This is a quick introduction to using Scala with Google Cloud Dataproc
I found some of the dataproc documentation about using Scala is out of sync so this contains a recommended approach to get things working.
There is no need to install the Scala binaries. A scala project can be boot strapped with just sbt:
On a mac sbt can be installed with:
brew install sbt
On linux follow these instructions
This repo contains a sample Scala project. If you want to create a new Scala project from scratch the easiest way is with the sbt template resolver.
sbt new scala/scala-seed.g8
An even easier approach is to use IntelliJ IDEA with the Scala plugin.
sbt package
This builds on the dataproc getting started guide
I believe the easiest and latest way to start Cloud Dataproc with Jupyter and Zeppelin is with Components This approach seems to work much better than initialization actions.
- Setup Environment Variables by setting the Google Cloud Storage name, the GCP Project name and a unique name for the data proc cluster:
export BUCKET_NAME= ...
export PROJECT=...
export CLUSTER=...
- Create a Google Cloud Storage bucket:
gsutil mb -c regional -l us-central1 gs://$BUCKET_NAME
gsutil ls
gsutil ls -r gs://$BUCKET_NAME
- Create a cloud dataproc cluster.
This starts a cloud dataproc cluster with a couple of changes:
-
I found a cloud dataproc cluster with a master node of n1-standard-2 works best because it has more memory to run the spark shell and various notebooks.
-
The network is tagged so we can create a firewall rule to allow access to the web notebooks.
-
Add the additional components of Jupyter and Zeppelin
-
Run the latest image - see this page for the latest and greatest
gcloud dataproc clusters create ${CLUSTER} --bucket ${BUCKET_NAME} --subnet default --zone us-central1-a --master-machine-type n1-standard-2 --master-boot-disk-size 50 --num-workers 2 --worker-machine-type n1-standard-1 --worker-boot-disk-size 50 --image-version 1.4.0-RC12-deb9 --scopes 'https://www.googleapis.com/auth/cloud-platform' --optional-components=ZEPPELIN,ANACONDA,JUPYTER --tags hadoopaccess --project ${PROJECT}
- Create a firewall rule to allow local access.

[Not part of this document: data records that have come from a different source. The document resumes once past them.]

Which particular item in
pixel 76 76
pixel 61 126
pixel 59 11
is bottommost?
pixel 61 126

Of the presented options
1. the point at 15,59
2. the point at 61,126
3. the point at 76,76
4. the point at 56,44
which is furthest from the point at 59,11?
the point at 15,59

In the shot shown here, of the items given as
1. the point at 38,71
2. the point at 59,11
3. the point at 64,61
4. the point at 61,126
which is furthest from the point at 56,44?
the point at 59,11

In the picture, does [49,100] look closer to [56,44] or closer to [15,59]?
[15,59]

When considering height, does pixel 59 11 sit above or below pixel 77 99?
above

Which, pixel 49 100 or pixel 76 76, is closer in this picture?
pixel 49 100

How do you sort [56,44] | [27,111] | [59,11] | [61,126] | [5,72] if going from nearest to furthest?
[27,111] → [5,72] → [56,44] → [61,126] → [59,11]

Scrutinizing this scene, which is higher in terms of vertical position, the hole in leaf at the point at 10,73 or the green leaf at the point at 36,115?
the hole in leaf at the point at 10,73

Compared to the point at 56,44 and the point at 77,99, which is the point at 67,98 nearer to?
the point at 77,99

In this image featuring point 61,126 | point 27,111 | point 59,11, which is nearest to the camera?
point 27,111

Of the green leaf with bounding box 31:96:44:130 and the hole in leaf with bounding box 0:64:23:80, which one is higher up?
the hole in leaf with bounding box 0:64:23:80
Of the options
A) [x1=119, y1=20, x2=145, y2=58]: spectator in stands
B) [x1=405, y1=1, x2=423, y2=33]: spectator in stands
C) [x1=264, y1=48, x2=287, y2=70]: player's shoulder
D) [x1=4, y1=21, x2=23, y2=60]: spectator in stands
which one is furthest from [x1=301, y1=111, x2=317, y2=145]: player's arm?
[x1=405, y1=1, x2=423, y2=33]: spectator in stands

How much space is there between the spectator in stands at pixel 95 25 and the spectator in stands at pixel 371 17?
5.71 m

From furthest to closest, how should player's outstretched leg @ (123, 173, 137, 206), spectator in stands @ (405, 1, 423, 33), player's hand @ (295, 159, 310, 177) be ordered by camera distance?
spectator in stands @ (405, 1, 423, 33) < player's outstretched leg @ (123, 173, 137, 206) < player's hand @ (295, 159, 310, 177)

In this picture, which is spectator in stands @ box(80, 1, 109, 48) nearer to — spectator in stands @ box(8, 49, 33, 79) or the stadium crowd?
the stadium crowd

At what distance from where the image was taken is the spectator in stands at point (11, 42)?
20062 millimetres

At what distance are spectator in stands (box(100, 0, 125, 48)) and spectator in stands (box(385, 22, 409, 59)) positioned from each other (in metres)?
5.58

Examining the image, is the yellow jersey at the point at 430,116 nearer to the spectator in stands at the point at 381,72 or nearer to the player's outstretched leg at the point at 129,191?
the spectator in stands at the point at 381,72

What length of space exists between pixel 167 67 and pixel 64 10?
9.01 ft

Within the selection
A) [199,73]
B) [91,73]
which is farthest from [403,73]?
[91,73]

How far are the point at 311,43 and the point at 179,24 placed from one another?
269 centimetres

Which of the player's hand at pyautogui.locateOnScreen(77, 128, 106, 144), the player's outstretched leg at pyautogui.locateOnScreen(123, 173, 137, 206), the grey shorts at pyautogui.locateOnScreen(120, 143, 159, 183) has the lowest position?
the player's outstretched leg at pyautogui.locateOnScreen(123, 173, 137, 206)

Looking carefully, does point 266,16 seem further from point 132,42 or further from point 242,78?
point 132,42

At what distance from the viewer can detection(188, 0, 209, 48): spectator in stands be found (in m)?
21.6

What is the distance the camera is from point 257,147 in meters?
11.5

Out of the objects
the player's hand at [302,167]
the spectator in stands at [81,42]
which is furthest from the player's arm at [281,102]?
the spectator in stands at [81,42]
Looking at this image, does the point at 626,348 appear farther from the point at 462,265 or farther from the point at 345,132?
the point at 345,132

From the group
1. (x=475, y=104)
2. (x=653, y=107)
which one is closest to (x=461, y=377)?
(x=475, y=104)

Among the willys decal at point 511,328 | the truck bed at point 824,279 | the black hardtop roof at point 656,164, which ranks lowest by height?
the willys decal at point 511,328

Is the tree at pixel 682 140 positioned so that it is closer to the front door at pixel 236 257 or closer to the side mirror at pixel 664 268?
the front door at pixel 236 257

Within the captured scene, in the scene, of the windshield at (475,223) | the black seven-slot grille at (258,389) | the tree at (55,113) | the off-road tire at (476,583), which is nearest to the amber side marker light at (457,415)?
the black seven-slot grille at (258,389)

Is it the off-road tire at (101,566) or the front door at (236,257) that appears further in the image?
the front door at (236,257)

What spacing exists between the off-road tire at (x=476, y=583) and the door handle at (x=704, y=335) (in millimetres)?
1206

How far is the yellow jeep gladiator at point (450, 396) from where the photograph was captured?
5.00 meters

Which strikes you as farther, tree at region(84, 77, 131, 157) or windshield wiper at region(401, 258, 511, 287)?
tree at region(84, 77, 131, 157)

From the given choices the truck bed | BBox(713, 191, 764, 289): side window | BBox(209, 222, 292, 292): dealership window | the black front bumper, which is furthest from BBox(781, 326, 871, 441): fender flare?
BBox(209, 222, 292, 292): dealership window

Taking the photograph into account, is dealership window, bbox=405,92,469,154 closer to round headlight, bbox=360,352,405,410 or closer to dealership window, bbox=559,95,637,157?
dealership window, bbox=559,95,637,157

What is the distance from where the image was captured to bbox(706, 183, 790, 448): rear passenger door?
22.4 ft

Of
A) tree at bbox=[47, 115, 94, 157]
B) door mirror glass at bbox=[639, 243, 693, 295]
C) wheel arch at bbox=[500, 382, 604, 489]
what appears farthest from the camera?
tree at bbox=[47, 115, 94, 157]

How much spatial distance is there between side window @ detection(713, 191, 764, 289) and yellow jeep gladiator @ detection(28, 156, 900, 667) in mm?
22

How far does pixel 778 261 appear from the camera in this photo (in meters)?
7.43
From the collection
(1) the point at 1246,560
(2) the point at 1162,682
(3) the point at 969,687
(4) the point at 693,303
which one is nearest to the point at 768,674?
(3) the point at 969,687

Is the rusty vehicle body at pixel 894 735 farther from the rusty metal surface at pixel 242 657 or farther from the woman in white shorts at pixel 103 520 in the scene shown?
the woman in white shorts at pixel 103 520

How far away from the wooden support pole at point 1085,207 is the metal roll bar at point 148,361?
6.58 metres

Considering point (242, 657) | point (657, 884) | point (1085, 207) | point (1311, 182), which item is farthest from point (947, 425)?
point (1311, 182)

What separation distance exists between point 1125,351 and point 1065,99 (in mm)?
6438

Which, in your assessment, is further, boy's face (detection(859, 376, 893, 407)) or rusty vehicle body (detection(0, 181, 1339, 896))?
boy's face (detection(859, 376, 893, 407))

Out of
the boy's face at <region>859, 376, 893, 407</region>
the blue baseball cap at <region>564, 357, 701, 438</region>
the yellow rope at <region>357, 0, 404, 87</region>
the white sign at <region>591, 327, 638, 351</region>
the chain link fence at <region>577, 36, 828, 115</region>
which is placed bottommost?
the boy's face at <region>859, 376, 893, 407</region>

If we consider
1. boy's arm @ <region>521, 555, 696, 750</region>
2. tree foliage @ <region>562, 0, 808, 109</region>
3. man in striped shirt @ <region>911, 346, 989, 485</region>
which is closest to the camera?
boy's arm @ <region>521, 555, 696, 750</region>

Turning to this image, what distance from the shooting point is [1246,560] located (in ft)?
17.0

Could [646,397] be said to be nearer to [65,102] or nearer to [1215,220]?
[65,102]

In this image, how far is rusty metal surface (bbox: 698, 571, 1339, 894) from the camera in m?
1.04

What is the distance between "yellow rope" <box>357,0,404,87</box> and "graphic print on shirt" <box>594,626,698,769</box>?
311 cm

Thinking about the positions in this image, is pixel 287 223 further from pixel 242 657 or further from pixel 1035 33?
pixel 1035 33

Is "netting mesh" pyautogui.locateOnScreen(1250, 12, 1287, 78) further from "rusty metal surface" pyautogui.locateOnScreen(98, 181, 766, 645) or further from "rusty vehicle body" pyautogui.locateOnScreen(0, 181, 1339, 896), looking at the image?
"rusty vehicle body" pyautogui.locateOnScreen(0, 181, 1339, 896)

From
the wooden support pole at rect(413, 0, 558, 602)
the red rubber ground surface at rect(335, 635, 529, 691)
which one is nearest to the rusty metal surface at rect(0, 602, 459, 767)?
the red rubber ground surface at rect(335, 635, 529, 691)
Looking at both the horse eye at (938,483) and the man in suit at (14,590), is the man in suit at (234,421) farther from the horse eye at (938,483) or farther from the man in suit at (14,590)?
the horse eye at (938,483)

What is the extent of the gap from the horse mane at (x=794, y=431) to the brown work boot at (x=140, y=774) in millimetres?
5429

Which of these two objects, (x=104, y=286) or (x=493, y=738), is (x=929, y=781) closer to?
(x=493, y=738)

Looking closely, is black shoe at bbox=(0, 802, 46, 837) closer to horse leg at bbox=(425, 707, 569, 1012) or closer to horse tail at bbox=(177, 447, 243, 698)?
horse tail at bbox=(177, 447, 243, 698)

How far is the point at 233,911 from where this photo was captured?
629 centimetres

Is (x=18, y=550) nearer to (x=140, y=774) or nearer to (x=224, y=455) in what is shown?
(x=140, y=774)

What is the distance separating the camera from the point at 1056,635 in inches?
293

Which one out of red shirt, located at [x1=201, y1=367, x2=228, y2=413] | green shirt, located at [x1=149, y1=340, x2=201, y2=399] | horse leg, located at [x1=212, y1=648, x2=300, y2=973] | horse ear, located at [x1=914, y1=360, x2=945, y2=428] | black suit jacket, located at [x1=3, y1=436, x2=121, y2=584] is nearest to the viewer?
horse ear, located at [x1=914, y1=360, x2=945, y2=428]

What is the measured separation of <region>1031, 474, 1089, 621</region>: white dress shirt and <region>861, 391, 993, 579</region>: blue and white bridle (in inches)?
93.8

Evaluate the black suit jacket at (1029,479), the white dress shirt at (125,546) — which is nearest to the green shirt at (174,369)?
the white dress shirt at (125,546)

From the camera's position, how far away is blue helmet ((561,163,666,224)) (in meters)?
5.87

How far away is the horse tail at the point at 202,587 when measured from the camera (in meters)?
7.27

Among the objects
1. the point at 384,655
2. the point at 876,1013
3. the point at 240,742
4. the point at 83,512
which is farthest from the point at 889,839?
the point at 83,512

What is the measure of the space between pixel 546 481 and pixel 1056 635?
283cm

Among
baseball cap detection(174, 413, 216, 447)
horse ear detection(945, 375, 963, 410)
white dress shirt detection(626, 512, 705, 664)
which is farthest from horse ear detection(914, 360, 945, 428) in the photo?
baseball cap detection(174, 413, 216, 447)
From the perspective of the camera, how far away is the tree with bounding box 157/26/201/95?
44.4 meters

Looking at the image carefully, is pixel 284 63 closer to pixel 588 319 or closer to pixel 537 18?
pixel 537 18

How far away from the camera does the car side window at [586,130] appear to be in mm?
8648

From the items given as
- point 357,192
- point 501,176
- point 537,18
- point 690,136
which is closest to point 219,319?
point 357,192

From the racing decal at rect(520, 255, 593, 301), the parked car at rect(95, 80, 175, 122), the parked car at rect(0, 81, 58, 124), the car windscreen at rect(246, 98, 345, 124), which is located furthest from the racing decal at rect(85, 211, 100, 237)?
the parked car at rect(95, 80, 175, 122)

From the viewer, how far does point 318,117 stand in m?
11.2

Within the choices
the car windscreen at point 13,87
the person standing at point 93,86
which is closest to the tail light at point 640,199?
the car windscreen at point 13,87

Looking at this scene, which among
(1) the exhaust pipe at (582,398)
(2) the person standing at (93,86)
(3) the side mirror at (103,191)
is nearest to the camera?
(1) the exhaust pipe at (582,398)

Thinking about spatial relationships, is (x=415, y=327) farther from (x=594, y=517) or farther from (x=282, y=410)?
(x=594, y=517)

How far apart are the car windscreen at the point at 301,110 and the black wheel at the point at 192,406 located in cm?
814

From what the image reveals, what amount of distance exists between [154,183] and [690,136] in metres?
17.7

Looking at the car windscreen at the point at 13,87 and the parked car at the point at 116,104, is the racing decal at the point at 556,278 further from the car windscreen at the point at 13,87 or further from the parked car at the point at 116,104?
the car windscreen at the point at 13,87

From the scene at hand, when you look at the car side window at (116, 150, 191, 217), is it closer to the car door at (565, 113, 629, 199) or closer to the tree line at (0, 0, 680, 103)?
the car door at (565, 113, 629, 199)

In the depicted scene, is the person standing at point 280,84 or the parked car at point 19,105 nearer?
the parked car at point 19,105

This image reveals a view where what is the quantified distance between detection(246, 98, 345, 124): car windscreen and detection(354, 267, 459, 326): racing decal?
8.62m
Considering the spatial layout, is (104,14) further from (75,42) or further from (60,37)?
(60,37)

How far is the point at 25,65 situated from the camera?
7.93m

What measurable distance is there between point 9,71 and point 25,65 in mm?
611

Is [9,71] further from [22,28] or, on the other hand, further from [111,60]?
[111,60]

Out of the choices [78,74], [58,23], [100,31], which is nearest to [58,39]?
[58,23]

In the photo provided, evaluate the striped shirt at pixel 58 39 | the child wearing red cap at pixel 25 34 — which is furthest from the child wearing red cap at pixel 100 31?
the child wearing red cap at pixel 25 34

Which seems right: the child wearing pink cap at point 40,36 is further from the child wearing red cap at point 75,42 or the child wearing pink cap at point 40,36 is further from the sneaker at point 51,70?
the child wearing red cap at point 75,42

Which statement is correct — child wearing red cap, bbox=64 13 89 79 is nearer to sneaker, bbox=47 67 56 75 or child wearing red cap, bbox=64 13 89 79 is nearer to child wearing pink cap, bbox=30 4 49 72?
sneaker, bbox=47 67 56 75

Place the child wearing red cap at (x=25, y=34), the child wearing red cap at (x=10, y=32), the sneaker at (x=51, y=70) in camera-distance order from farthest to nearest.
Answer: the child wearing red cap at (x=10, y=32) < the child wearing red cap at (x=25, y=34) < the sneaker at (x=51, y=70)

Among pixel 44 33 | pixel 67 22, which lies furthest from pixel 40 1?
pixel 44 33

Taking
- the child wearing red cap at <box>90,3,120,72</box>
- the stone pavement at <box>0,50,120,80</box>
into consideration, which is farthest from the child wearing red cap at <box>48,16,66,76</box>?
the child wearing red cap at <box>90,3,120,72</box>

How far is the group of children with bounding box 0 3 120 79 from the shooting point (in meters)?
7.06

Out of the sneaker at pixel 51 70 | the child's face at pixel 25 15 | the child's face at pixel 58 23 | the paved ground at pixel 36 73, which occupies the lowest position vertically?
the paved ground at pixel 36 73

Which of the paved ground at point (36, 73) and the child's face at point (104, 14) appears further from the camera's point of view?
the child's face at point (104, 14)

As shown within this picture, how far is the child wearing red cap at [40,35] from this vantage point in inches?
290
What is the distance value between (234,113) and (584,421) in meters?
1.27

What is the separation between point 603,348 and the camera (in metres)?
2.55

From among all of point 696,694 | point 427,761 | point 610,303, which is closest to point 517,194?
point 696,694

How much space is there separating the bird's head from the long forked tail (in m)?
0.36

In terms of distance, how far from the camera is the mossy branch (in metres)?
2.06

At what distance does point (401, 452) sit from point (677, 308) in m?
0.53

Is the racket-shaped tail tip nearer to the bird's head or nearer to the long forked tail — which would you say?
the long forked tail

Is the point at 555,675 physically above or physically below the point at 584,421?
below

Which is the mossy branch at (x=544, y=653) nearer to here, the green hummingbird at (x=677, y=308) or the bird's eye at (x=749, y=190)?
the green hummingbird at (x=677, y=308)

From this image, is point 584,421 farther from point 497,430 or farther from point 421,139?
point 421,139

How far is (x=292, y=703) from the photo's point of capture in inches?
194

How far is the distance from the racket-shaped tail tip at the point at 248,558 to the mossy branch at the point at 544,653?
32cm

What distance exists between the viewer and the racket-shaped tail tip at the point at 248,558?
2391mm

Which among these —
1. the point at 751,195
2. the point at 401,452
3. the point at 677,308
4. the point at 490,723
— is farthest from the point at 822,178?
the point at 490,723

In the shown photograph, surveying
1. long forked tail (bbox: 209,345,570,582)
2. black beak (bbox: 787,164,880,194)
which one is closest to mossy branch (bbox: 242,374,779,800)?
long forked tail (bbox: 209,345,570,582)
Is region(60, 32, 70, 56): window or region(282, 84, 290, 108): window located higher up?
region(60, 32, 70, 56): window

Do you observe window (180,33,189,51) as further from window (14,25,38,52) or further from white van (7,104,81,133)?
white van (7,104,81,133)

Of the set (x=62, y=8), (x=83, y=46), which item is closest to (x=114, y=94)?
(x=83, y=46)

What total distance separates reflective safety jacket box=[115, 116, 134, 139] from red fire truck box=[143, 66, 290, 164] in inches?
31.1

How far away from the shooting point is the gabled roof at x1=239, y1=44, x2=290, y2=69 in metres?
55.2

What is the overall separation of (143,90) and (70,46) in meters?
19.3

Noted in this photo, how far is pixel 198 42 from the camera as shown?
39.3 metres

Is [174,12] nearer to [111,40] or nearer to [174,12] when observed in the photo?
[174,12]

First find your IP at: http://ip4.me/ then create a rule using:
export MY_IP=
gcloud compute --project=${PROJECT} firewall-rules create allow-hadoop2 --direction=INGRESS --priority=1000 --network=default --action=ALLOW --rules=tcp:9870,tcp:8088,tcp:8080 --source-ranges=${MY_IP}/32 --target-tags=hadoopaccess
This can also be managed in the console under VPC network -> Firewall rules
- Find your external IP for web notebooks:
In the list of instances the master node hosts the web notebooks. Look for the instance with a -m
and get the external IP:
gcloud compute instances list
- Browse to Zeppelin at EXTERNAL_IP:8080
Test out Zeppelin by going to the Zeppelin Tutorial -> Basic Features (Spark).
In that notebook DO NOT be tempted to click on the Interpreter bindings. Blue means they are enabled and everything breaks if the wrong ones get disabled.
Leave the Interpreter bindings alone and just click save. The click run for the whole notebook.
Once you have Zeppelin running let's create a new notebook that interacts with Google Cloud Storage.
- Copy all-shakespeare.txt into your bucket. At the command line run:
gsutil cp data/all-shakespeare.txt \
gs://${BUCKET_NAME}/input/all-shakespeare.txt
- Create a new Zeppelin notebook and add the following:
Be sure to replace your bucket name below:
val lines = sc.textFile("gs://[BUCKET_NAME]/input/")
- Count the words in the notebook:
val words = lines.map(line => line.toLowerCase).flatMap(line => line.split("""\W+"""))
val wordCounts = words.collect {case (word) if (!word.isEmpty && (word.length > 2)) => (word.trim, 1) }.reduceByKey((n1,n2) => n1+n2)
val sortedWordCounts = wordCounts.sortBy( { case (word, count) => count}, false)
- Create a data frame from the RDD:
case class WordCount(word: String, count: Integer)
val wordCountTable = sortedWordCounts.map {
case (word,count) => WordCount(word,count)
}.toDF()
wordCountTable.registerTempTable("wordCountTable")
- Query the data from with spark sql:
%sql
select *
from wordCountTable where count > 1000
- Save the word count out to your bucket from inside the notebook:
sortedWordCounts.saveAsTextFile("gs://[BUCKET_NAME]/output/")
- Back at the command prompt look at the output:
gsutil ls -r gs://${BUCKET_NAME}/output
gsutil cat gs://${BUCKET_NAME}/output/part-00000
1 - compile and package the project:
sbt package
2 - If you have output from before delete the output directory in your bucket:
gsutil rm -r gs://${BUCKET_NAME}/output
3 - Copy the jar file to your cloud storage bucket:
gsutil cp target/scala-2.11/scala-data-proc_2.11-0.1.0.jar \
gs://${BUCKET_NAME}/scala-2.11/scala-data-proc_2.11-0.1.0.jar
4 - If you didn't already copy the input text to the bucket run this:
gsutil cp data/all-shakespeare.txt \
gs://${BUCKET_NAME}/input/all-shakespeare.txt
5 - Run the spark job:
Note that spark might not have enough workers if a notebook is running. I had to stop the zeppelin spark interpreter to get this to run.
gcloud dataproc jobs submit spark \
--properties='spark.executor.memory=2G' \
--cluster=${CLUSTER} \
--class examples.WordCount \
--jars gs://${BUCKET_NAME}/scala-2.11/scala-data-proc_2.11-0.1.0.jar \
-- gs://${BUCKET_NAME}/input/ gs://${BUCKET_NAME}/output/
1 - In the cloud console you can find the command to ssh into your master node. The command will be approx.:
gcloud compute --project "${PROJECT}" ssh --zone "us-central1-a" "${CLUSTER}-m"
2 - run the spark shell with a fixed size of executor memory:
spark-shell --executor-memory 2G